KUALA LUMPUR: RHB Banking Group says it does not "buy the World Bank's idea" that Malaysia's economy will grow below five per cent this year.
RHB has kept its growth projection for the country's gross domestic product (GDP) projection this year unchanged at 5.4 per cent as it expects modest recovery in consumption towards the second half (2H) of the year.
Group chief economist and head of financial market research Dr Sailesh Jha said the bank had downgraded its GDP projection earlier in January from 6.3 per cent, after the implementation of the Movement Control Order (MCO) 2.0.
"We don't buy the World Bank's idea or any other international institutions' that we are recording (GDP) growth of below 5.0 per cent.
"The consumer (spending) is in a decent recovery path in the 2H of the year," Sailesh said at RHB's virtual briefing on the "Quarter Three 2021 Global Market and Economic Outlook" today.
Last week, the World Bank slashed its growth projection for Malaysia for the second time to 4.5 per cent from 6.0 per cent estimated in March and 6.7 per cent in December 2020 after taking into account a flare-up in Covid-19 infections and slower-than-expected vaccine rollout.
The World Bank Group senior economist Shakira Teh Sharifuddin reportedly said the country's economic recovery was being hindered by a resurgence in infections since mid-April, coupled with the MCO reimposition.
On the ringgit, Sailesh said RHB was maintaining its target of 4.20 against the US dollar.
"We have been US dollar bulls since December 2020 and we continue to maintain this view. We expect the proxy for the US dollar, which is the DXY Index, to average around 91-92 in 2H 2021, followed by 92-93 in 2022, with the risks tilted to the upside.

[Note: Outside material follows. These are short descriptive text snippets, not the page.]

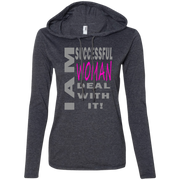 I am successful woman!Ladies LS T-Shirt Hoodie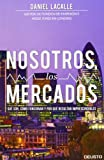 Nosotros, los mercados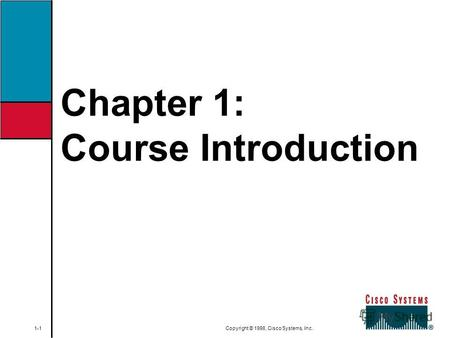Chapter 1: Course Introduction 1-1 Copyright © 1998, Cisco Systems, Inc.
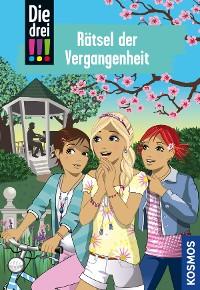 Cover Die drei !!!, 74, Rätsel der Vergangenheit (drei Ausrufezeichen)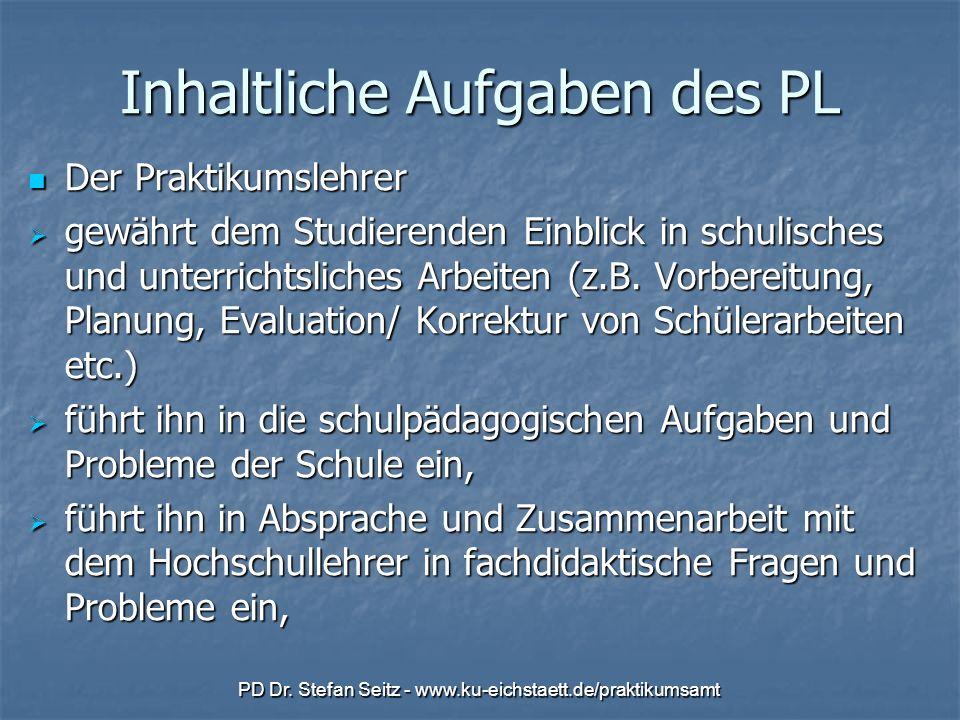 PD Dr. Stefan Seitz - www.ku-eichstaett.de/praktikumsamt Inhaltliche Aufgaben des PL Der Praktikumslehrer Der Praktikumslehrer gewährt dem Studierende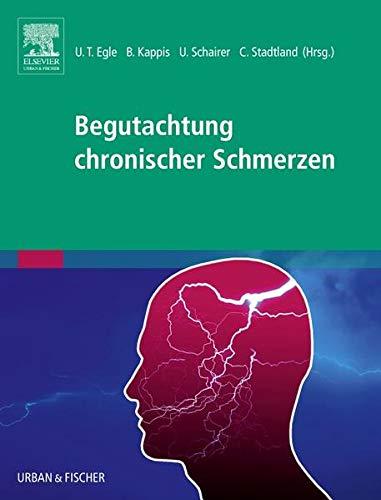 Begutachtung chronischer Schmerzen: Ulrich T. Egle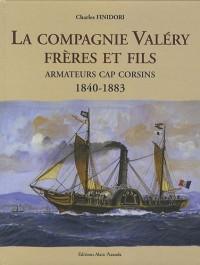 La Compagnie Valéry Frères et Fils : Armateurs cap corsins 1840-1883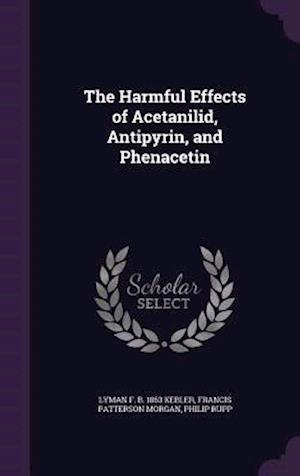 The Harmful Effects of Acetanilid, Antipyrin, and Phenacetin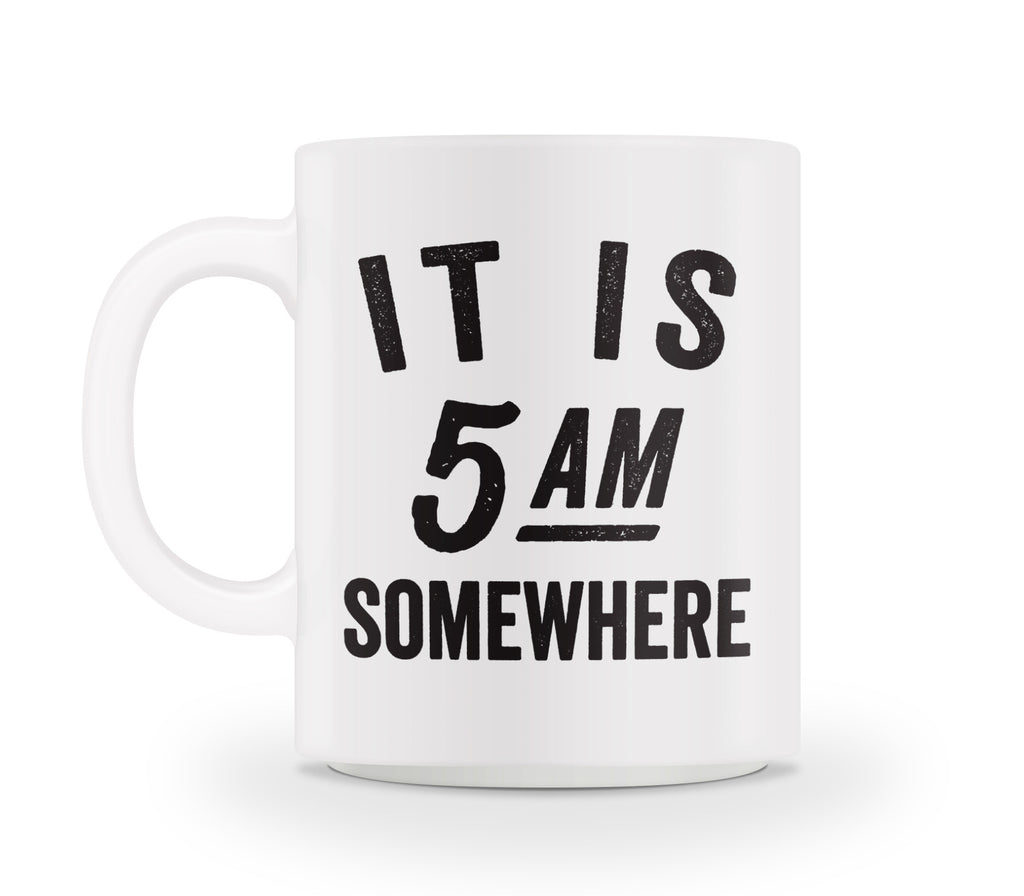 It Is 5AM Somewhere Mug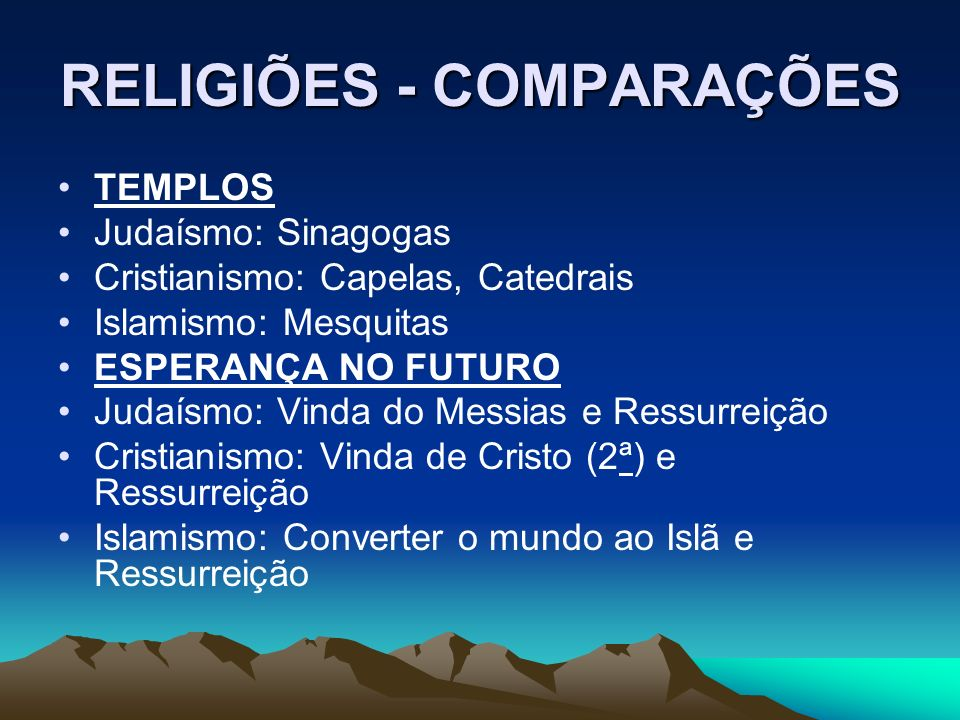 RELIGIÕES - COMPARAÇÕES TEMPLOS Judaísmo: Sinagogas Cristianismo: Capelas, Catedrais Islamismo: Mesquitas ESPERANÇA NO FUTURO Judaísmo: Vinda do Messi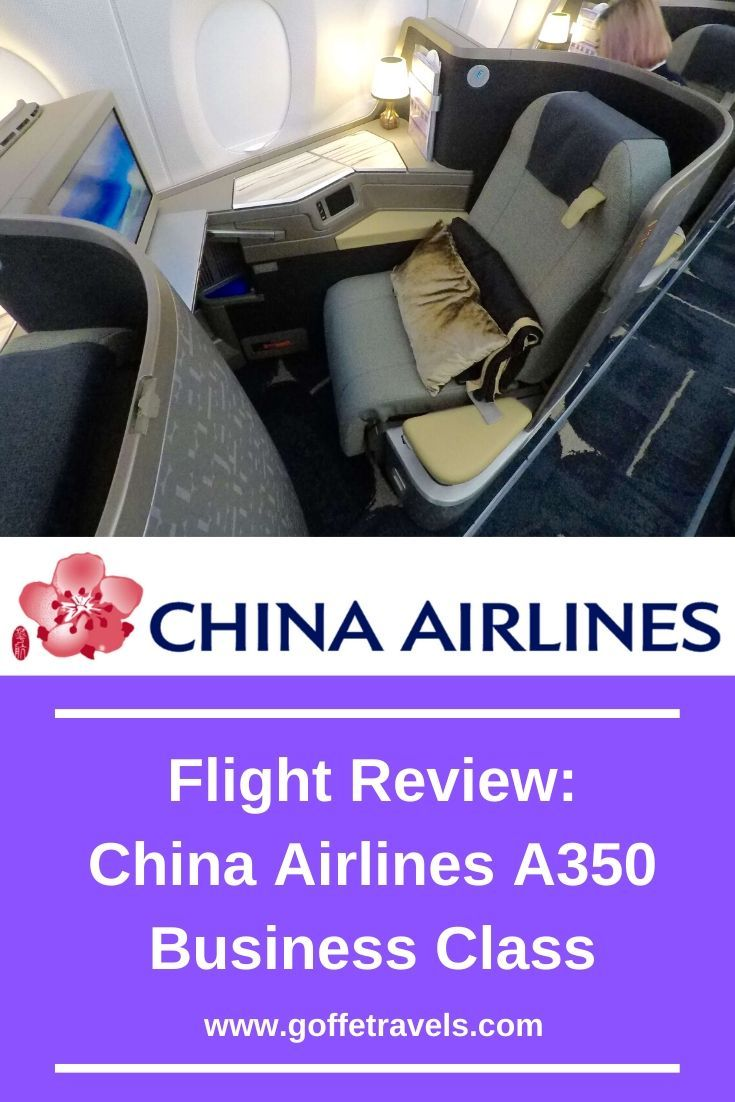 Review China Airlines A350 Business Class in 2020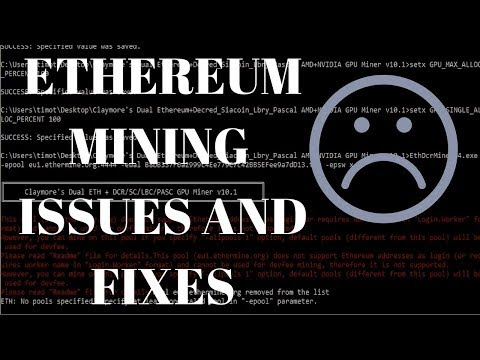 Common Ethereum Mining Issues And FIXES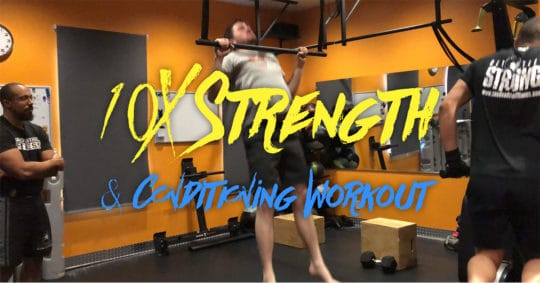 10X Strength and Conditoining Workout
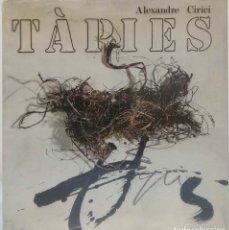 Libros de segunda mano: ALEXANDRE CIRICI - TÀPIES. TESTIMONIO DEL SILENCIO. POLÍGRAFA, 1973.. Lote 179376937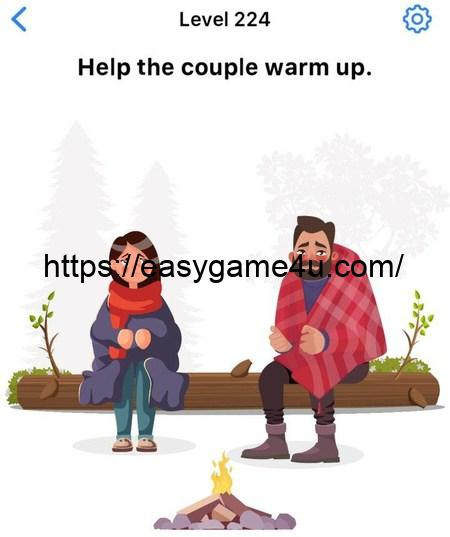 Level 224 - Help the couple warm up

"Our highest conviction ideas are to long financial assets related to the Malaysian consumer, which benefits from a depreciating real exchange rate. Our currency strategy team advocates to go long US dollar/Singapore dollar and short Australia dollar/US dollar."
He added that the main catalysts for RHB's counter-consensus US dollar view were a flattening of the US Treasury curve and bouts of flights to safety as the market digested a more hawkish US' Federal Reserve in 2H 2021.